Ein klebriges Sprichwort enträtseln
Parvathi Ramanathan
Tänzerin, Forscherin und Schriftstellerin, mit gelegentlichen Ausflügen in die Poesie.
Ich ließ meine Finger über das Metallgitter des Fensters gleiten, während ich mit meinem Körper wippte. Mein Haar fiel nach vorne über mein Gesicht, als würde es von einer imaginären Brise bewegt. Eine imaginäre Filmkamera schwenkte hinüber und nahm meinen Flirt mit dem Mond auf. Ich war sieben Jahre alt und imitierte einen Bollywood-Song, während ich versuchte, sexualisierte Tanzschritte zu machen, die ich kaum verstand. Ich glaubte, allein zu sein, und ging mit voller Hingabe an die Sache heran.

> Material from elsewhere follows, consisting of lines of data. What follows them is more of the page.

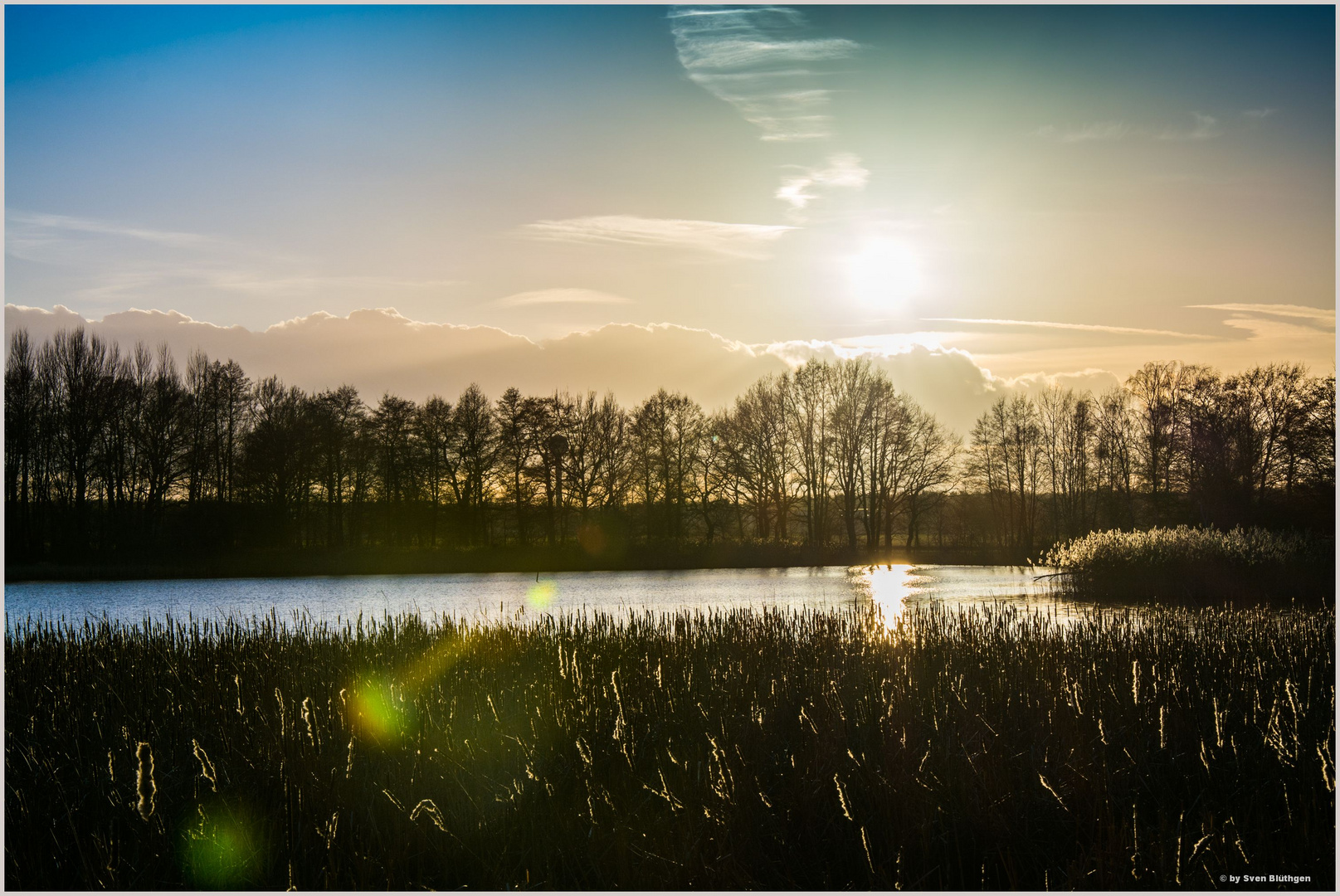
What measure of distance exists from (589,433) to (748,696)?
38.8 m

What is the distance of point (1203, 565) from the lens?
20.1 meters

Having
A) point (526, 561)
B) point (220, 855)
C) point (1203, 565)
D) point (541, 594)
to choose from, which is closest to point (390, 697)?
point (220, 855)

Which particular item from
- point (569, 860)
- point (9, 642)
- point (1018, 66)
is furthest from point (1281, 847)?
point (9, 642)

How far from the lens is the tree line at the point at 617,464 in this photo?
107 ft

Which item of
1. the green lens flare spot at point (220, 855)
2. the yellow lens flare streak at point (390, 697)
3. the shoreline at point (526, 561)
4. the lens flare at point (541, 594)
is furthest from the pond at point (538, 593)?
the green lens flare spot at point (220, 855)

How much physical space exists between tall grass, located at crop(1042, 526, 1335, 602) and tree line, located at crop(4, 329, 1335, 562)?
1197cm

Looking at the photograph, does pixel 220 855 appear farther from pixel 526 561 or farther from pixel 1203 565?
pixel 526 561

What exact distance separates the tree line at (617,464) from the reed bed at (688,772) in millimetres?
27696

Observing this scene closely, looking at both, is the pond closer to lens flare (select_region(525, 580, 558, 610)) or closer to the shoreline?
lens flare (select_region(525, 580, 558, 610))

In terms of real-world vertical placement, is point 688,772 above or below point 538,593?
above

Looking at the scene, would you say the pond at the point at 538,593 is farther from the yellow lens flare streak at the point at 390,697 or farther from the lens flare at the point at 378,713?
the lens flare at the point at 378,713

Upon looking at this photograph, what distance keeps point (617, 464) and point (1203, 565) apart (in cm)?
2953

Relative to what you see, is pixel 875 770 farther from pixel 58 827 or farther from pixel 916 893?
pixel 58 827

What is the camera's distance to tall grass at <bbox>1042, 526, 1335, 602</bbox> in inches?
750
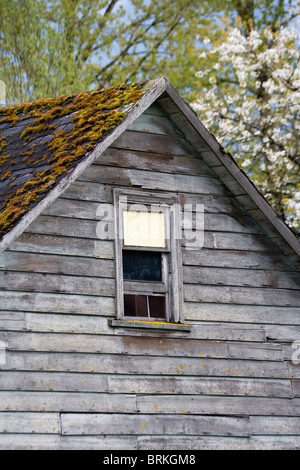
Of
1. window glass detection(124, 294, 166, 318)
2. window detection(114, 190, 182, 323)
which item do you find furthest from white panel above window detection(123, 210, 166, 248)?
window glass detection(124, 294, 166, 318)

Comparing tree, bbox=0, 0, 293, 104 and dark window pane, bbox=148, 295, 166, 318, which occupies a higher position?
tree, bbox=0, 0, 293, 104

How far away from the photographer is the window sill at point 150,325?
11.2 m

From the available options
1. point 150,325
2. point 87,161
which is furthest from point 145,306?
point 87,161

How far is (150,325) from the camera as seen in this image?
37.4 feet

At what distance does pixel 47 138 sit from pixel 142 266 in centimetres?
202

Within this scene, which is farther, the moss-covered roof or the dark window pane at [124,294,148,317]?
the dark window pane at [124,294,148,317]

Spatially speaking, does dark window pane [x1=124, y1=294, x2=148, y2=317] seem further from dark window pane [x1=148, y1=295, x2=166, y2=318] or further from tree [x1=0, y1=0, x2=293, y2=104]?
tree [x1=0, y1=0, x2=293, y2=104]

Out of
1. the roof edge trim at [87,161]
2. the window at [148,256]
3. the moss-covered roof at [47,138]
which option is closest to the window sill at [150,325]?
the window at [148,256]

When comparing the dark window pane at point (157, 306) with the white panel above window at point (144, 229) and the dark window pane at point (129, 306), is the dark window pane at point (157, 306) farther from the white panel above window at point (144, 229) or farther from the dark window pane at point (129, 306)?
the white panel above window at point (144, 229)

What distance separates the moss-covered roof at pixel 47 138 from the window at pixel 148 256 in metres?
0.87

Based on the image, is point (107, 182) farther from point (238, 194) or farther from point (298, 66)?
point (298, 66)

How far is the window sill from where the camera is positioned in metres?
11.2

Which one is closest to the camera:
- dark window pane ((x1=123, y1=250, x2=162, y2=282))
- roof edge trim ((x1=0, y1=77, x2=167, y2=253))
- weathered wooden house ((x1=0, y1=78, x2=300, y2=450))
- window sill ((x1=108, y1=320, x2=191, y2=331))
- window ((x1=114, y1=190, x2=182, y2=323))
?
roof edge trim ((x1=0, y1=77, x2=167, y2=253))
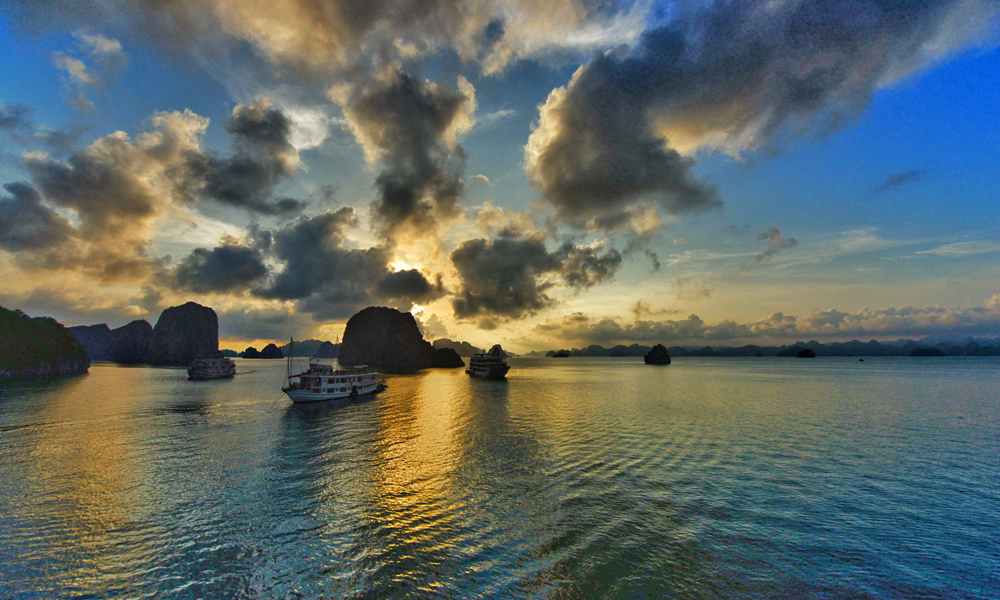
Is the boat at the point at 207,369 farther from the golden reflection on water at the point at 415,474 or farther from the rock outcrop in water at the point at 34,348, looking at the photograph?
the golden reflection on water at the point at 415,474

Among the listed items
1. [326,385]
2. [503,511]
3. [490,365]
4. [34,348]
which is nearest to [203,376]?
[34,348]

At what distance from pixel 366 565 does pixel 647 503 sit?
1762 centimetres

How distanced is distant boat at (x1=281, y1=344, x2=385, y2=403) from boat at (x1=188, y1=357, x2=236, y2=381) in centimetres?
7498

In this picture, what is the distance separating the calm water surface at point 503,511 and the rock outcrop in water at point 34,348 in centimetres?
11148

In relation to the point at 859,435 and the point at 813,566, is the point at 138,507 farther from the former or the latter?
the point at 859,435

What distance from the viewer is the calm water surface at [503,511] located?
49.9 feet

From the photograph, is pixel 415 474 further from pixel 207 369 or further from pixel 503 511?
pixel 207 369

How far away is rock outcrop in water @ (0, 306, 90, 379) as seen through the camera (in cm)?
10975

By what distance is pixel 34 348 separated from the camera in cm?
11819

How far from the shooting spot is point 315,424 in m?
49.1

Man kann sich vorstellen, wie entsetzt ich war, als ich mich umdrehte und sah, dass meine Mutter mich beobachtete! Ich spürte sofort, dass meine Tanzschritte für mein Alter eine Überschreitung waren. Verlegen versuchte ich, meine Schritte zu ändern, mein Haar zu richten und mich zu erklären.
Viele Jahre später denke ich noch immer über diesen Moment nach.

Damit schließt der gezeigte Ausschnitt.